China’s Belt and Road Initiative: Reordering the Region and Regionalising Higher Education
China’s Belt and Road Initiative (BRI) unveiled by the Chinese Government in 2013 is an important geo-political, and geo-economic strategy aimed at reconnecting the ancient Silk Road for enhancing Eurasian development and prosperity. Economically, the BRI is a new development strategy for China aimed at resolving internal accumulation challenges. Geopolitically, the BRI reconnects China to Eurasia by mobilising the old Silk Road metaphor to drive a land-based Silk Road Economic Belt and extend southward to Southeast Asia, the Indian Ocean, and Africa through a new 21st Century Maritime Silk Road. Politically, the BRI emerges out of China’s global resurgence as part of a grand national development and policy strategy, thus repositioning China on the global stage.
Revitalising the Silk Road has the potential to reshape much of the region’s commerce, politics and culture.
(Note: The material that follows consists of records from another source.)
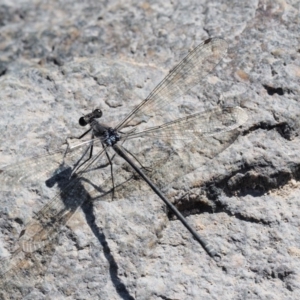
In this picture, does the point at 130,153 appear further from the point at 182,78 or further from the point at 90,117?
the point at 182,78

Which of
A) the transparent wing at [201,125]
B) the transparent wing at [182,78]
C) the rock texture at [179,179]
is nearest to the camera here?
the rock texture at [179,179]

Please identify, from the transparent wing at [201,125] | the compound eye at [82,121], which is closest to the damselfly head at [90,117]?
the compound eye at [82,121]

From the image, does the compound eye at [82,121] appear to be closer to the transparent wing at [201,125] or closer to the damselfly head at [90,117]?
the damselfly head at [90,117]

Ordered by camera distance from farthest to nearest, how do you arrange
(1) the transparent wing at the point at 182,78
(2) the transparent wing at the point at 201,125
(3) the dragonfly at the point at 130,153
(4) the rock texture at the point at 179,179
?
(1) the transparent wing at the point at 182,78 < (2) the transparent wing at the point at 201,125 < (3) the dragonfly at the point at 130,153 < (4) the rock texture at the point at 179,179

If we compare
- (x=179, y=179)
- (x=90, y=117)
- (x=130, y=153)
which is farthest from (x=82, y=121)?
(x=179, y=179)

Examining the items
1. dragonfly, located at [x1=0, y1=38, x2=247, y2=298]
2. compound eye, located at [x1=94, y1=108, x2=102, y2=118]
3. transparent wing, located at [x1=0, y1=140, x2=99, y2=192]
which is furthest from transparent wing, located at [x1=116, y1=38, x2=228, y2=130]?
transparent wing, located at [x1=0, y1=140, x2=99, y2=192]

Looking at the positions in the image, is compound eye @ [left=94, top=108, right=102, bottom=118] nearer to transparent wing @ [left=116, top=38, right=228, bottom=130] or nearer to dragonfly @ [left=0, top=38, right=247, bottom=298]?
dragonfly @ [left=0, top=38, right=247, bottom=298]
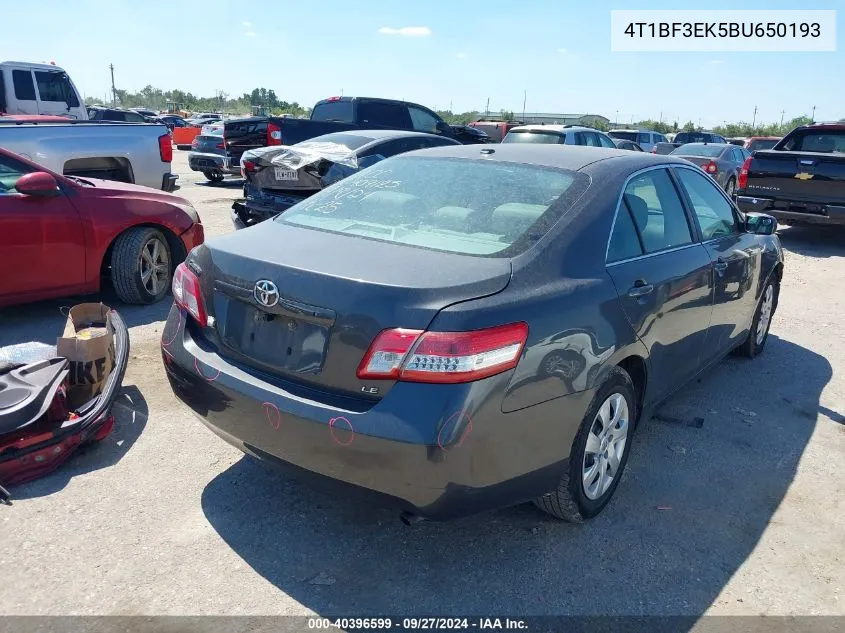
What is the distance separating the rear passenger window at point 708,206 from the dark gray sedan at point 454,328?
0.43 m

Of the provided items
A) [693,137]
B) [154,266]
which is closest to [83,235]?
[154,266]

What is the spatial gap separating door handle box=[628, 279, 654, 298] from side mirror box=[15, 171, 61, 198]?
14.0ft

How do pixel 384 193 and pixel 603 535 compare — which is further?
pixel 384 193

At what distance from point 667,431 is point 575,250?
1.81 meters

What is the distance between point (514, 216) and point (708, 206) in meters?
1.92

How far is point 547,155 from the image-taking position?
11.6 ft

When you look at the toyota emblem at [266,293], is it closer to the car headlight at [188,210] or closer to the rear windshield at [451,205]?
the rear windshield at [451,205]

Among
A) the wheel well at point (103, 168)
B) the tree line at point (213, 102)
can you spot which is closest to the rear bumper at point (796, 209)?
the wheel well at point (103, 168)

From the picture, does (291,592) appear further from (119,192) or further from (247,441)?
(119,192)

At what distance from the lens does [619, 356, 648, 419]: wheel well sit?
3211mm

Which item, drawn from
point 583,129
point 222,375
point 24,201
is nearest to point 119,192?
point 24,201

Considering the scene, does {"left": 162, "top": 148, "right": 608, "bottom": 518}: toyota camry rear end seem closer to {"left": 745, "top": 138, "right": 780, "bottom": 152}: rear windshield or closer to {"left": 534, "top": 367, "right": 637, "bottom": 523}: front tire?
{"left": 534, "top": 367, "right": 637, "bottom": 523}: front tire

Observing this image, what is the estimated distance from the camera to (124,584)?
265 cm

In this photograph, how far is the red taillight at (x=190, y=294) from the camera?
9.81 feet
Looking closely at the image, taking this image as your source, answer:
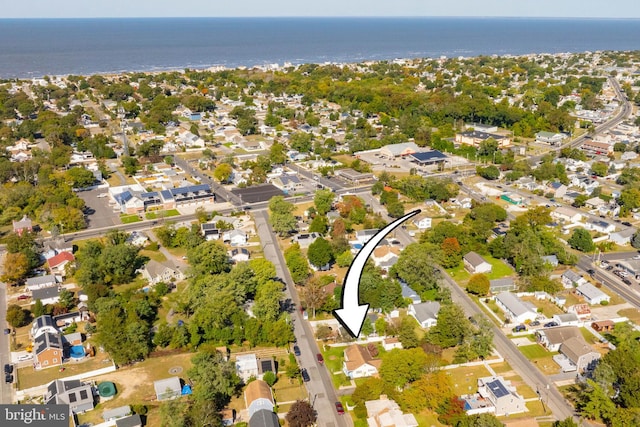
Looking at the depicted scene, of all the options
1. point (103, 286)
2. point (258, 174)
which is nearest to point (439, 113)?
point (258, 174)

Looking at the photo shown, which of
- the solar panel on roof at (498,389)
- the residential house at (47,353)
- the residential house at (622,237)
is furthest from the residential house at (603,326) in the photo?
the residential house at (47,353)

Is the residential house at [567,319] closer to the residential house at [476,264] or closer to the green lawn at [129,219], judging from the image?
the residential house at [476,264]

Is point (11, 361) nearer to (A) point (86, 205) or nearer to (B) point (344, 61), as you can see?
(A) point (86, 205)

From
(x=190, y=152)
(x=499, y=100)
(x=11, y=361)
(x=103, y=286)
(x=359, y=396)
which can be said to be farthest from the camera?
(x=499, y=100)

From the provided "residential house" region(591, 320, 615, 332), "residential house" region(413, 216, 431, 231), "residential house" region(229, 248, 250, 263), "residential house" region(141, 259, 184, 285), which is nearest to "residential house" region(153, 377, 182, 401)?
"residential house" region(141, 259, 184, 285)

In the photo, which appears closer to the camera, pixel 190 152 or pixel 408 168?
pixel 408 168

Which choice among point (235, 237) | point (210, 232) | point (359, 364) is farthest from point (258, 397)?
point (210, 232)

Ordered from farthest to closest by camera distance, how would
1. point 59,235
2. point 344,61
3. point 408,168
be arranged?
point 344,61 < point 408,168 < point 59,235
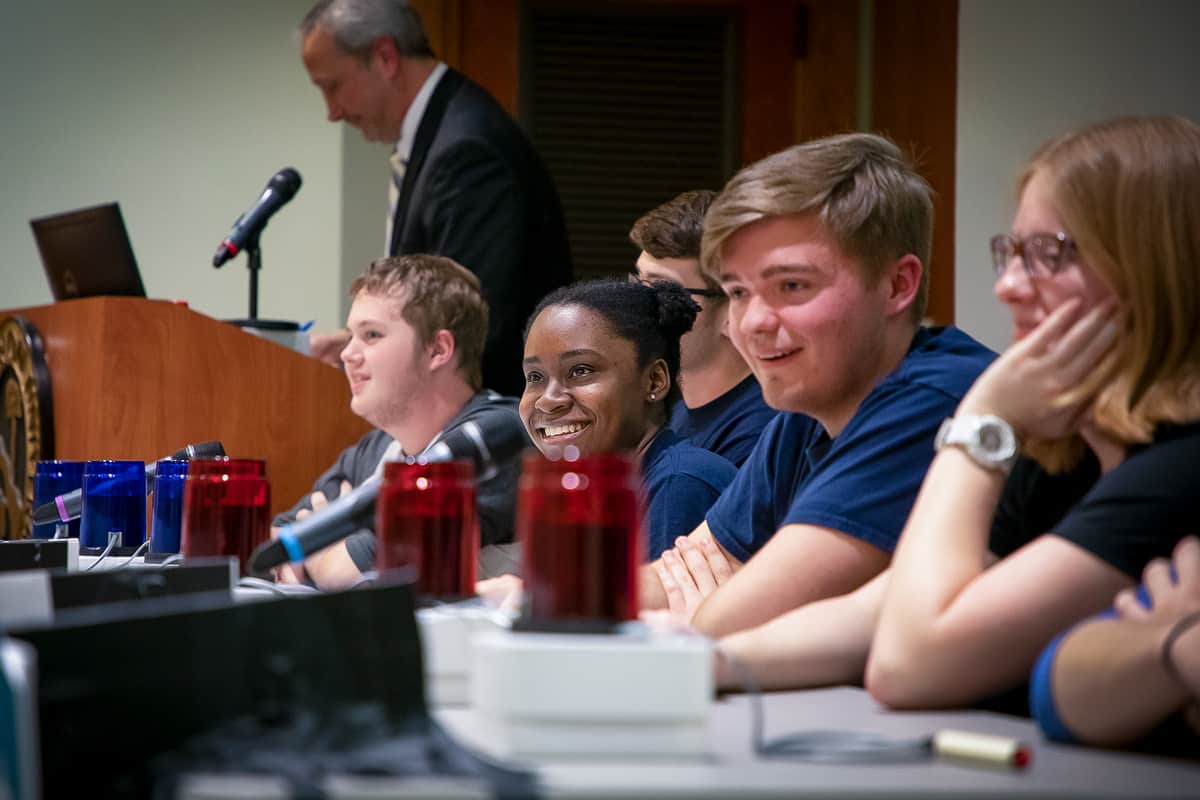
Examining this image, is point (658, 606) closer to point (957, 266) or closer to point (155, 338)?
point (155, 338)

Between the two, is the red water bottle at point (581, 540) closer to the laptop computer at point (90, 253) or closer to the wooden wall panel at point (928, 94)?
the laptop computer at point (90, 253)

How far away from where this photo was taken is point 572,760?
3.12ft

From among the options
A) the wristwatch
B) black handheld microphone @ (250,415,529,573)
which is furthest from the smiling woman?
the wristwatch

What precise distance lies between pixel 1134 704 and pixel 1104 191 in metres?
0.45

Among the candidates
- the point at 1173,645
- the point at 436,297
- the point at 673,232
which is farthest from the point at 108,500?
the point at 1173,645

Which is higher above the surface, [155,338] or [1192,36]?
[1192,36]

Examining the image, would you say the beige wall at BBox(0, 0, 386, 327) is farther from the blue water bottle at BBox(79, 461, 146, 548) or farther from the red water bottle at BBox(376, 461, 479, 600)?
the red water bottle at BBox(376, 461, 479, 600)

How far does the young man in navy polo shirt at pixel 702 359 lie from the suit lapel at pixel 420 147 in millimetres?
951

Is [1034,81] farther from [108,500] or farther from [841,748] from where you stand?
[841,748]

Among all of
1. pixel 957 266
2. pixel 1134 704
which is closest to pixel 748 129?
pixel 957 266

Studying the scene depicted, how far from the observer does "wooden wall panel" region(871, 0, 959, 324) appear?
14.0 feet

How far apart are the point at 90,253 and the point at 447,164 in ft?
2.95

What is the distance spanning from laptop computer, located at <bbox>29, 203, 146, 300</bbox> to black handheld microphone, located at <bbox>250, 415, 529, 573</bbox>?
2270mm

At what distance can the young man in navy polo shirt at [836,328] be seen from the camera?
1.60 metres
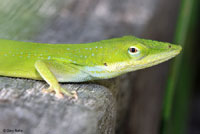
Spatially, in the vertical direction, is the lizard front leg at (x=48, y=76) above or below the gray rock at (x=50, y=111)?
above

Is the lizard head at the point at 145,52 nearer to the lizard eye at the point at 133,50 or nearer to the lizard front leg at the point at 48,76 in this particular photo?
the lizard eye at the point at 133,50

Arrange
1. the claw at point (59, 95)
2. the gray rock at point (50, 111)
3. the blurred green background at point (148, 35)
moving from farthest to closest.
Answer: the blurred green background at point (148, 35), the claw at point (59, 95), the gray rock at point (50, 111)

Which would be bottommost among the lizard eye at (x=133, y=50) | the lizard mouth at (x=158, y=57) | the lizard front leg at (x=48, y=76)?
the lizard front leg at (x=48, y=76)

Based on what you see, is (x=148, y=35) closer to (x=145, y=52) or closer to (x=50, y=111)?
(x=145, y=52)

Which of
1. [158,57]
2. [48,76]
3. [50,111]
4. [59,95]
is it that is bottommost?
[50,111]

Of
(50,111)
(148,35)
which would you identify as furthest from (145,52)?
(148,35)

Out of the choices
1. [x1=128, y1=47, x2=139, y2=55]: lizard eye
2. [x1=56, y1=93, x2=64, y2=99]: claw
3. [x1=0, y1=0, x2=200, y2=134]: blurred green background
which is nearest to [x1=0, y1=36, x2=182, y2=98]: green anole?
[x1=128, y1=47, x2=139, y2=55]: lizard eye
While extensive analysis concentrates on the political and economic aspects of the initiative, to date there is little knowledge on how higher education (HE) as a policy area, and a cultural infrastructure, has been incorporated into the BRI design. This in turn raises the question of how HE is bringing about a transformation in the wider Belt and Road region. This thesis explores two internally related dynamics.
Taking higher education as a strategically selective policy mechanism for constructing the 21st century Silk Road, this study explores the relationship between higher education policy, its institutional development, and the BRI as a region-building project. It conceptualises the unfolding of the Chinese-led BRI as an emergent regionalising initiative and discusses its implications for realising a nascent regional higher education space. Theoretically, the study draws upon a cultural political economy approach to transnational region building to focus attention on: (i) the ways in which new structuring projects are advanced and meanings negotiated, through (ii) its endogenous and exogenous dynamics. Methodologically, this study draws on multiple methods: the analysis of policies driving the BRI beginning in 2013; semi-structured interviews with key commentators on the BRI; media coverage; and a growing secondary literature tracking the development of the BRI.
Findings reveal the BRI has not only incorporated higher education in its blueprint, but also facilitates higher education regional cooperation and development as part of China’s quest for building Belt and Road Educational Community. Specifically, I argue that this initiative can also be understood as a nascent regional higher education space in East Asia/Eurasia that is currently under construction. As the BRI and higher education developments in this transnationalising space are relatively new, experimental, and not institutionally embedded, it is difficult to predict its final form. Nevertheless, the BRI is helping reposition Chinese universities as regional and global actors.